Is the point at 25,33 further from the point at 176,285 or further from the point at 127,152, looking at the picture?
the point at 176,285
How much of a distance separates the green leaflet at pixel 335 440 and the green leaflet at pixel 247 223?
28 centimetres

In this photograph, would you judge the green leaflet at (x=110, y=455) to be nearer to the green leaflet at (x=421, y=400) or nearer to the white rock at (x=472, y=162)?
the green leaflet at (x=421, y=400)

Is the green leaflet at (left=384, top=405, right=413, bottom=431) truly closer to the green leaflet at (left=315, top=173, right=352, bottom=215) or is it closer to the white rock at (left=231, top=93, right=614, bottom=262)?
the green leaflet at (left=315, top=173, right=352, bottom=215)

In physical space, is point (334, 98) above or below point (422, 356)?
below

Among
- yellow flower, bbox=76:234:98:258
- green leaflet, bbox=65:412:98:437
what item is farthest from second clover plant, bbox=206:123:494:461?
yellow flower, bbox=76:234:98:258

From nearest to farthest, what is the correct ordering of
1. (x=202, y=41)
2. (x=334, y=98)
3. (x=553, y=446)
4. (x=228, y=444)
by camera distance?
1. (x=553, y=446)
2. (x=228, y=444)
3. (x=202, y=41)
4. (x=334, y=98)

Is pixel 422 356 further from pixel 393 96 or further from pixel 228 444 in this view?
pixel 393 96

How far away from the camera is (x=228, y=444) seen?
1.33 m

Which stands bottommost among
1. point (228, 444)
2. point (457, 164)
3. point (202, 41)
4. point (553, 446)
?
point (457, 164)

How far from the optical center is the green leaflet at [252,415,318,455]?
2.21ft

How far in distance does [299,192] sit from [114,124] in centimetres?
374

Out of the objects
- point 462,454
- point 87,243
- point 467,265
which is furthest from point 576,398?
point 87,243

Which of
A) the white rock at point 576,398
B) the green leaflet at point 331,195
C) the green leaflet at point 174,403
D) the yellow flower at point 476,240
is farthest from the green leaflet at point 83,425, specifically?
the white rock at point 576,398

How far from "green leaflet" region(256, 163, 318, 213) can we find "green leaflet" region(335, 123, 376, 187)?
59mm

○ ○ ○ ○

> Task brief
Reproduce the whole listing above word for word.

> Exercise solution
Is the point at 25,33 further from the point at 176,285 or further from the point at 127,152, looking at the picture?
the point at 176,285
How much of a distance separates the green leaflet at pixel 335 440 and the green leaflet at pixel 247 223?
28 centimetres

In this photograph, would you judge the green leaflet at (x=110, y=455) to be nearer to the green leaflet at (x=421, y=400) or nearer to the white rock at (x=472, y=162)?
the green leaflet at (x=421, y=400)

Is the green leaflet at (left=384, top=405, right=413, bottom=431) truly closer to the green leaflet at (left=315, top=173, right=352, bottom=215) or is it closer to the white rock at (left=231, top=93, right=614, bottom=262)?
the green leaflet at (left=315, top=173, right=352, bottom=215)

In physical space, is point (334, 98) above or below point (422, 356)?
below

Among
- yellow flower, bbox=76:234:98:258
- green leaflet, bbox=65:412:98:437
what item is farthest from second clover plant, bbox=206:123:494:461?
yellow flower, bbox=76:234:98:258

From nearest to farthest, what is the correct ordering of
1. (x=202, y=41)
2. (x=334, y=98)
3. (x=553, y=446)
4. (x=228, y=444)
by camera distance?
1. (x=553, y=446)
2. (x=228, y=444)
3. (x=202, y=41)
4. (x=334, y=98)

Is pixel 422 356 further from pixel 393 96 or further from pixel 228 444 in this view?
pixel 393 96

How far away from the camera is (x=228, y=444) seen?
1.33 m

Which stands bottommost among
1. point (228, 444)
2. point (457, 164)
3. point (202, 41)
4. point (553, 446)
?
point (457, 164)

How far from the optical center is the green leaflet at [252,415,318,455]?
2.21ft

How far in distance does [299,192] sit from [114,124] in centimetres?
374

Out of the objects
- point 462,454
- point 87,243
- point 467,265
which is furthest from point 576,398?
point 87,243

Which of
A) the white rock at point 576,398
B) the green leaflet at point 331,195
C) the green leaflet at point 174,403
D) the yellow flower at point 476,240
is farthest from the green leaflet at point 83,425, specifically?
the white rock at point 576,398

How far from "green leaflet" region(256, 163, 318, 213) can we find "green leaflet" region(335, 123, 376, 187)?
59mm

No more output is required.